DL Seminar | Survey of Security & Privacy Concerns in Machine Learning
Updated: Jan 8, 2019
By Natalie Chyi | MA Student | Cornell Tech
In this talk, Nirvan Tyagi (pictured above) gave an overview of recent work in the security space, specifically presenting on three privacy vulnerabilities in machine learning that have been maliciously deployed.
He began with introducing the four main stages of the machine learning pipeline: training data, training algorithm, model, and prediction. A training algorithm is used on the training data, which generates a model that answers a specific question (with parameters picked by the training data). This trained model can now make predictions using previously unseen data as input.
The first vulnerability he explored was that of evasion attacks, or the “fooling” of machine learning models. Nirvan believes that this vulnerability highlights the underlying fragility of neural nets and machine learning models as a main hurdle to deploying artificial intelligence. Since 2014, over a thousand papers have been written on this topic, and has brought awareness to machine learning researchers and developers about building their models in a more robust way. Some examples include adding special images into the training set to cause misclassifications (“data poisoning"), or straight up training the model incorrectly through mislabeling (ie. labelling a picture of a dog as an “ostrich” instead). But the most common type of this attack involves creating and applying noise filters to images that are being interpreted, which leads to the images being misclassified at the prediction stage. For example, if someone overlaid an image of a dog with a noise filter, the image might still look like a dog to humans but not to a machine learning animal classifier. Earlier noise filters were specific to particular models, but there now exist universal noise filters that are resilient to model choice (ie. can be applied to any image so that they are misclassified). Autonomous vehicles are one commonly cited context in which noise additions have been studied in. Work has looked into situations where a STOP sign is defaced to trick cars into misclassifying it (ie. to accelerate instead of stop), as well as unexpected misclassification that innocent, realistic noise additions (ie. changing the light/intensity of the scenery) may cause. There has also been work using these techniques for privacy preserving systems, such as using adversarial noise examples to mask one’s online activity, so that machine learning models trying to use this data to profile the person would misclassify.

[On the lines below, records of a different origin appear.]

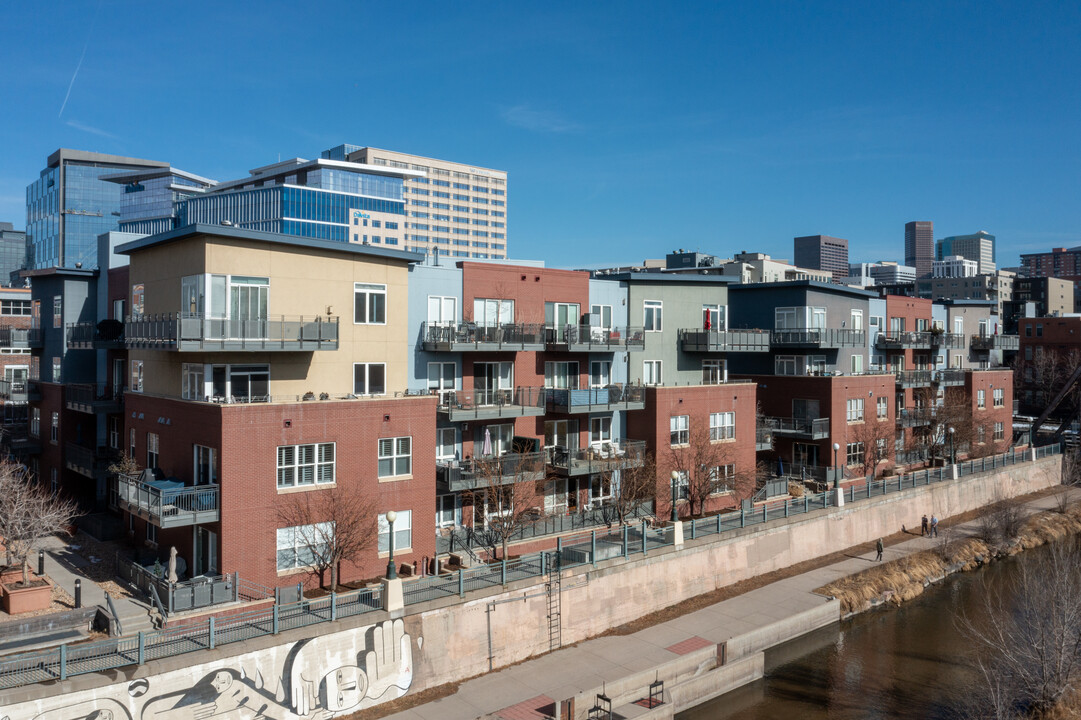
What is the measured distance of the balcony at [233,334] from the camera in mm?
27969

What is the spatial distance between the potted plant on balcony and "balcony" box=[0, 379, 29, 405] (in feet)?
48.2

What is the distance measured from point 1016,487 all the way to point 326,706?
55.5 meters

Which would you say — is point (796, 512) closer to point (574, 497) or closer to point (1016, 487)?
point (574, 497)

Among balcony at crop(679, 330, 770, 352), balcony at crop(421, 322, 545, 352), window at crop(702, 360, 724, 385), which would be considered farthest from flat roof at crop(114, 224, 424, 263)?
window at crop(702, 360, 724, 385)

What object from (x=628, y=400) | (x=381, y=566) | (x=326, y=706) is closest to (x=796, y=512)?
(x=628, y=400)

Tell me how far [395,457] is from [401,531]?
2.90 meters

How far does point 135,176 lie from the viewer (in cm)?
14425

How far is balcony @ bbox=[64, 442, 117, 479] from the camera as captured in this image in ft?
123

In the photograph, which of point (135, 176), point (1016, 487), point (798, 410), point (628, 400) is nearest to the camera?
point (628, 400)

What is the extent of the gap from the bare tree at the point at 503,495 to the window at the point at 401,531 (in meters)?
3.61

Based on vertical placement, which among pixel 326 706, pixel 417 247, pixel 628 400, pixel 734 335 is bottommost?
pixel 326 706

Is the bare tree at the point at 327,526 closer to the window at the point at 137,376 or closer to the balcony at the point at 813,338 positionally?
the window at the point at 137,376

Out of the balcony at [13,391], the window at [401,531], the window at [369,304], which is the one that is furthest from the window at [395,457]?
the balcony at [13,391]

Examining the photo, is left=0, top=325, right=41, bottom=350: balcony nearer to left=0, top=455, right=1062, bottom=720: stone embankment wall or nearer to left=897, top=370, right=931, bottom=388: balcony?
left=0, top=455, right=1062, bottom=720: stone embankment wall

The second vulnerability he looked at were extraction attacks, or attacks to “steal” machine learning models. These attacks often happen in a MLaaS (machine learning as a service) context, and show that it’s possible to steal a model’s parameters or hyperparameters (the parameters used in the initial training model) through querying it repeatedly. In order to do this, extraction algorithms use techniques to create inputs that are close to the training algorithm decision boundary, or the boundary between one classification and the next. If they input something that is output as green, then change the input a little and it is output as blue the next time, they learn something about the boundary. Some of the attacks may require knowledge about the architecture the model is using, and caveats exist, but are not severe. Aside from steal model parameters and hyperparameters through predictions, it’s even faster and easier to steal model parameters through gradients (which tell you why the prediction was made). There is a tension that exists here in the fairness setting. A model’s parameters, hyperparameters, and gradients may be confidential proprietary information due to their commercial value, but they are also information needed in order to audit models for their fairness.
The last vulnerability explored was training data leakage. In this attack, rather than extracting the machine learning model, malicious actors extract information about the individual data records on which the model was trained. One of the most simple forms of training data leakage is a membership inference attack, which recovers information about whether or not a the data of a particular individual was in the training set. Given a data record and black-box access to a model, membership inference can be performed if someone uses machine learning to train their own inference model to recognize differences in the target model’s predictions on the inputs that it trained on versus the inputs that it did not train on. Another way training data leakage may occur is through malicious training algorithm services. This occurs in a setting similar to MLaaS (described above), but using training algorithm as the service setup instead, where users can run their training data through training algorithms available on the platform, which creates a model for them without actually seeing the input data. However, a malicious actor may create and upload a training model which encodes input information into the extra capacity of their model. So unbeknownst to the user (who has used the malicious training algorithm), the creator of the training algorithm can query their new model and extract the input data from it (because the model has all the user’s data encoded in it). Training data leakage also poses interesting legal questions. For example, to what extent would vulnerable models trained on sensitive personal data be considered datasets of personal data, and therefore be subject to data protection laws?
Nirvan is currently doing work on auxiliary feature inference, or looking at what else a machine learning model might have learned while it was being trained for some other target task. For example, a facial recognition model trained to determine gender might have learned about correlated features (facial hair, makeup) or uncorrelated features (glasses, hair color), both of which are necessary for the model to maximize accuracy.